## Passage given
Silvaco International and its subsidiary, Silvaco Data Systems, is a privately owned provider of electronic design automation (EDA) software. Silvaco was founded in 1984 by Dr. Ivan Pesic. It is headquartered in Santa Clara, California, with 11 offices worldwide. In 2006, Silvaco had about 250 employees worldwide.

The company delivers products for TCAD process and device simulation. Until recently it also supplied SPICE parameter extraction, circuit simulation, interconnect modelling and custom IC design and verification tools, but these non-TCAD products are now delivered by Simucad, a spin-off from Silvaco.

Silvaco provides analog semiconductor process, device and design automation solutions in CMOS, bipolar, SiGe and compound technologies. Worldwide customers include leading fabless semiconductor companies, integrated semiconductor manufacturers, foundries, and universities.

Contents

[edit] Simucad Spinoff

In June 2004, Silvaco's non-TCAD business was spun off into a company called Simucad. This company has acquired the rights to all of Silvaco's simulation and CAD products.

## Data section
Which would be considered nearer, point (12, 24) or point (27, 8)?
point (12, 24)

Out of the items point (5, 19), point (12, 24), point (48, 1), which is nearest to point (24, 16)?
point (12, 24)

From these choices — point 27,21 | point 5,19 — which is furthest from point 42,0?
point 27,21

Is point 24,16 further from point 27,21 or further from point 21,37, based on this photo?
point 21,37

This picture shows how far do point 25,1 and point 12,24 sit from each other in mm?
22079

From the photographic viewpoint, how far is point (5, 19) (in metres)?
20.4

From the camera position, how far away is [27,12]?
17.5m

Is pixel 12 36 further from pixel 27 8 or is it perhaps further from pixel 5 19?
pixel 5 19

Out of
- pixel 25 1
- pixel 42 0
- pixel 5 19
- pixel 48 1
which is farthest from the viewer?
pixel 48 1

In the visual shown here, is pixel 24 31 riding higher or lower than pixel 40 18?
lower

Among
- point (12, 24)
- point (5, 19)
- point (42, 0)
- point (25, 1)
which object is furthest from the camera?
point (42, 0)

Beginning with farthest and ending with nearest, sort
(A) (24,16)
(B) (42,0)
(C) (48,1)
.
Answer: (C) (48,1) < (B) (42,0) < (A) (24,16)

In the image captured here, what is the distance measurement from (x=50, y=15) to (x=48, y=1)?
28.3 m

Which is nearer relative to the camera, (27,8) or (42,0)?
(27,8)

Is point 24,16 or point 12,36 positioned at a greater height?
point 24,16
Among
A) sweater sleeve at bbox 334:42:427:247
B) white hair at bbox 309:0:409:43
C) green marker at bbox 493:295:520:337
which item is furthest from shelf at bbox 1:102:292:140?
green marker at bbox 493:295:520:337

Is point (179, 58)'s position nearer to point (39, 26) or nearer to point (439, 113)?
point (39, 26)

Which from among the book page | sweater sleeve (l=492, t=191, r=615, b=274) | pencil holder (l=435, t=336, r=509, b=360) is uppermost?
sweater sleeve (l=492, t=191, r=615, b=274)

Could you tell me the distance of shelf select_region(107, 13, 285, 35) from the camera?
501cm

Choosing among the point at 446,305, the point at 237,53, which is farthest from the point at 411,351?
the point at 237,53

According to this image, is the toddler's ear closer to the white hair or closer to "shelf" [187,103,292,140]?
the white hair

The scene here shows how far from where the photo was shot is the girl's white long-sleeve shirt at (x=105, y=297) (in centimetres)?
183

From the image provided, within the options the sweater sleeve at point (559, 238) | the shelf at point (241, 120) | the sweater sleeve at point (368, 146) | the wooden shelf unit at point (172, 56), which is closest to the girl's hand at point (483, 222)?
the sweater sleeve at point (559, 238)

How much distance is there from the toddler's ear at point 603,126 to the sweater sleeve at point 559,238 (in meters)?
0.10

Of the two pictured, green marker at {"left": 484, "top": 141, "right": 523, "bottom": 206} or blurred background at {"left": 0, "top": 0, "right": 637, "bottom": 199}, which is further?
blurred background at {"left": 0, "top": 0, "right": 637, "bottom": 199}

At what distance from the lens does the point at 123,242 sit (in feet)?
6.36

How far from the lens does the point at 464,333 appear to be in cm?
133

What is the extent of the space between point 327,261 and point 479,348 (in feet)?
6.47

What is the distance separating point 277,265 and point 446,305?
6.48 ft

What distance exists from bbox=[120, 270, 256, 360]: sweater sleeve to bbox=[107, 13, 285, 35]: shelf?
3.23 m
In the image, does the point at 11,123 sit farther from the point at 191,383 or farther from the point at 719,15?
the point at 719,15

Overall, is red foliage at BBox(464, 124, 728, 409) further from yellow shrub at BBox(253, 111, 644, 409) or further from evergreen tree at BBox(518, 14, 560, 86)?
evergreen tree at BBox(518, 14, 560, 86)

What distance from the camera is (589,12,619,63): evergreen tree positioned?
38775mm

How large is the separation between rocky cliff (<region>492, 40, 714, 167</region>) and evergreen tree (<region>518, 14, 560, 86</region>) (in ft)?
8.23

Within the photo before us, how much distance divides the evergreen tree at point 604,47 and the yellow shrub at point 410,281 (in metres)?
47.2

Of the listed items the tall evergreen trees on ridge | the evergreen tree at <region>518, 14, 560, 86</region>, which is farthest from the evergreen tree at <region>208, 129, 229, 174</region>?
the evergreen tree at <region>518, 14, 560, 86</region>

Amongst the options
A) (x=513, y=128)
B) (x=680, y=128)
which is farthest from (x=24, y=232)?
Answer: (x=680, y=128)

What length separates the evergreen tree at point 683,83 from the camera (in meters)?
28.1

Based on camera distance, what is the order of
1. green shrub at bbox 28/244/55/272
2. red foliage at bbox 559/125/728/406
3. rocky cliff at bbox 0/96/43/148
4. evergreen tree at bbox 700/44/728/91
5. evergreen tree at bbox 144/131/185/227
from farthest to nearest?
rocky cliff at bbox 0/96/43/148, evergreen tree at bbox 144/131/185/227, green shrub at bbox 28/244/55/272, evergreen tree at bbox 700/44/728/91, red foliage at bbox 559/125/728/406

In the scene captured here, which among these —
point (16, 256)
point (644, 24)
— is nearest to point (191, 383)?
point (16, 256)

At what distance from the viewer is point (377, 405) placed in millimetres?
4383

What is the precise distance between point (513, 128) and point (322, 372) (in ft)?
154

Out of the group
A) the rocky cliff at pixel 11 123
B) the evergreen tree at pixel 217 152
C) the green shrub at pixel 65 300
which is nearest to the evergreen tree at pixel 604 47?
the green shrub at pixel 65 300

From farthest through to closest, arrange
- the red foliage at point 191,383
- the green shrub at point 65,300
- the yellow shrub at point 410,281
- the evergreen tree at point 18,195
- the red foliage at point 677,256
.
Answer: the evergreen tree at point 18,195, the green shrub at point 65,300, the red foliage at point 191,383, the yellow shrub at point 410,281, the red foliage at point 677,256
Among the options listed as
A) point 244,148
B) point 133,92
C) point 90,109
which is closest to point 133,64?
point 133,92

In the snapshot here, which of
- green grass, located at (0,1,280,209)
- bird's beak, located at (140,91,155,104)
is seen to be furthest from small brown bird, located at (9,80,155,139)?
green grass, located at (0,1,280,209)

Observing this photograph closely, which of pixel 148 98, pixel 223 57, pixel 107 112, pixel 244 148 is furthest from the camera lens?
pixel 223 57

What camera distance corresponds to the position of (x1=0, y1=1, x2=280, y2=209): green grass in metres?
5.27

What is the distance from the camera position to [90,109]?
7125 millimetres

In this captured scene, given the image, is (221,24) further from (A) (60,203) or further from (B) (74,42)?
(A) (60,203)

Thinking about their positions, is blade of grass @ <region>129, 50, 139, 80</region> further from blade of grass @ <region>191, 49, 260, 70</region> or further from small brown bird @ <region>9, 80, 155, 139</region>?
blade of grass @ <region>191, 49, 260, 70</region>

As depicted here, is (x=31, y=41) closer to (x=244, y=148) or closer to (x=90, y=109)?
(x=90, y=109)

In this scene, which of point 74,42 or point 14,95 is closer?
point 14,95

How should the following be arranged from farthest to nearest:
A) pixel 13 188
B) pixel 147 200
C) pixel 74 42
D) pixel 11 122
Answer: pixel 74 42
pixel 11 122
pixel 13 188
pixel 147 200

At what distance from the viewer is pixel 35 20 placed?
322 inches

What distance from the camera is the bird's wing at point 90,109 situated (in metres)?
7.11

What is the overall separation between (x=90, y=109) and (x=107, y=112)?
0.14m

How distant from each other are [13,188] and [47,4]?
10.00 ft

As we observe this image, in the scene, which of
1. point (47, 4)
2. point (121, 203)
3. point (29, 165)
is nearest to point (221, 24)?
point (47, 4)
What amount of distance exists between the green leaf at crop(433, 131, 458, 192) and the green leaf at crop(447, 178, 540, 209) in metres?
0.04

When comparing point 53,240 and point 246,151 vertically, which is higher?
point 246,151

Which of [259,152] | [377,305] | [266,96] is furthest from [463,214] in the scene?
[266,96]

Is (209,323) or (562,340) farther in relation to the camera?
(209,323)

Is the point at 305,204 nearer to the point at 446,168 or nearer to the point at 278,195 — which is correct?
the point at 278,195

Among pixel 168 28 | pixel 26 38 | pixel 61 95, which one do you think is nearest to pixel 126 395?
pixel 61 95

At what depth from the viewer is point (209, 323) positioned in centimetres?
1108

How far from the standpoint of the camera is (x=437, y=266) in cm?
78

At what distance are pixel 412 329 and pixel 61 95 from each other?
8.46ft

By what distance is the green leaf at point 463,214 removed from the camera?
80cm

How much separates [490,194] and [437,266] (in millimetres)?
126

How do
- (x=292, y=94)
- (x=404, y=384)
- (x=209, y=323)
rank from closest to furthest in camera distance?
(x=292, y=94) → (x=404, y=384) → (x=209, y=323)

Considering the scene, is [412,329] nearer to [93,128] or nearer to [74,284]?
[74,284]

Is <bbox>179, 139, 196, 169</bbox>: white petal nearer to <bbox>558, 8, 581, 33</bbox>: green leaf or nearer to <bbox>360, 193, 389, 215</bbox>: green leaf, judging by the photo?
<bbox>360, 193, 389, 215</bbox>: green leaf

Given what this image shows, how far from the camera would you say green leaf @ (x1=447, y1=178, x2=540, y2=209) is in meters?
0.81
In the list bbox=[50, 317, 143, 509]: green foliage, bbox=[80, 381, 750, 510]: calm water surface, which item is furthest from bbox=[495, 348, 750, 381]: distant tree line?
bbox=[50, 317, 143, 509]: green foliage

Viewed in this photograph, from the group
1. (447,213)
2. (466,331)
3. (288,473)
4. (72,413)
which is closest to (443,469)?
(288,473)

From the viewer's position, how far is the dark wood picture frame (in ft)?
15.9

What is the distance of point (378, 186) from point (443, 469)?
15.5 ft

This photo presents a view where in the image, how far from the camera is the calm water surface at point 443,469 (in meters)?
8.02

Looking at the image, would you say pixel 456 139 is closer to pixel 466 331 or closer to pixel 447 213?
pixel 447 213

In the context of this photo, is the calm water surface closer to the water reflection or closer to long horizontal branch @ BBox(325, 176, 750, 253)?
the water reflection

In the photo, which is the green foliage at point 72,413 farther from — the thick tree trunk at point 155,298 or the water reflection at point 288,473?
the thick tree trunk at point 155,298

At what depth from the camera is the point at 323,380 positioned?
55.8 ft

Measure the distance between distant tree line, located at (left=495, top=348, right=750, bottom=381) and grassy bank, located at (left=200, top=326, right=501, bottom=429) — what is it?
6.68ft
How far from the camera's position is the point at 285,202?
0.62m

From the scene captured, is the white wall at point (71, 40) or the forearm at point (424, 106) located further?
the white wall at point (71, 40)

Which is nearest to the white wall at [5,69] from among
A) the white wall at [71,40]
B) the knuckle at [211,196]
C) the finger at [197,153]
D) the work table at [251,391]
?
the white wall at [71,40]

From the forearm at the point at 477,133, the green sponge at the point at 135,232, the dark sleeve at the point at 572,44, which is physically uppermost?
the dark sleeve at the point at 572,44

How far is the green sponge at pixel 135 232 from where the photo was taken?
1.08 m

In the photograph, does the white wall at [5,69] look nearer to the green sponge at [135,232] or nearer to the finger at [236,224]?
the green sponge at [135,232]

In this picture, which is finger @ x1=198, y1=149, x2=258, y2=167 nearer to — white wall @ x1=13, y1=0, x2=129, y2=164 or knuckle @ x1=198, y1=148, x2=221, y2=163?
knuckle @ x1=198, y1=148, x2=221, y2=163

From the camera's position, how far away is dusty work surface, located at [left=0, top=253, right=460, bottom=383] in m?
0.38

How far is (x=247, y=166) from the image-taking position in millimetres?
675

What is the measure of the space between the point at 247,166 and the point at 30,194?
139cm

## Set exercise A
Write out the passage on Silvaco word for word, starting at "Silvaco International and" and ending at "spin-off from Silvaco.".
## Set exercise B
Continue the passage on Silvaco from its last sentence.
The material that comes after the passage on Silvaco stands apart from it.

## Task answer A
Silvaco International and its subsidiary, Silvaco Data Systems, is a privately owned provider of electronic design automation (EDA) software. Silvaco was founded in 1984 by Dr. Ivan Pesic. It is headquartered in Santa Clara, California, with 11 offices worldwide. In 2006, Silvaco had about 250 employees worldwide.

The company delivers products for TCAD process and device simulation. Until recently it also supplied SPICE parameter extraction, circuit simulation, interconnect modelling and custom IC design and verification tools, but these non-TCAD products are now delivered by Simucad, a spin-off from Silvaco.

## Task answer B
[edit] Products

[edit] ATHENA Process Simulation Framework

ATHENA enables process and integration engineers to develop and optimize semiconductor manufacturing processes. ATHENA provides a platform for simulating ion implantation, diffusion, etching, deposition, lithography, oxidation, and silicidation of semiconductor materials. It replaces costly wafer experiments with simulations. The ATHENA framework includes the following modules:

  • SSuprem4 - 2D Process Simulation Software. A 1D and 2D process simulator that is used in the semiconductor industry for design, analysis and optimization of various fabrication technologies. SSuprem4 simulates all major process steps in modern technology by using a wide range of advanced physical models for diffusion, implantation, oxidation, silicidation and epitaxy. Within the ATHENA framework, SSuprem4 is integrated with Optolith for photolithography simulation, Elite for physical etching and deposition simulation, and MCImplant for Monte Carlo ion implantation.
  • MC Implant - 1D, 2D and 3D Monte-Carlo Implantation Simulator. A 3D ion-implantation simulator for the modeling of ion-stopping and implant ranges in amorphous and crystalline materials. It provides bi-directional integration with SSuprem4 allowing modeling of the implantation process for all available impurity/target material combinations and in arbitrary geometries.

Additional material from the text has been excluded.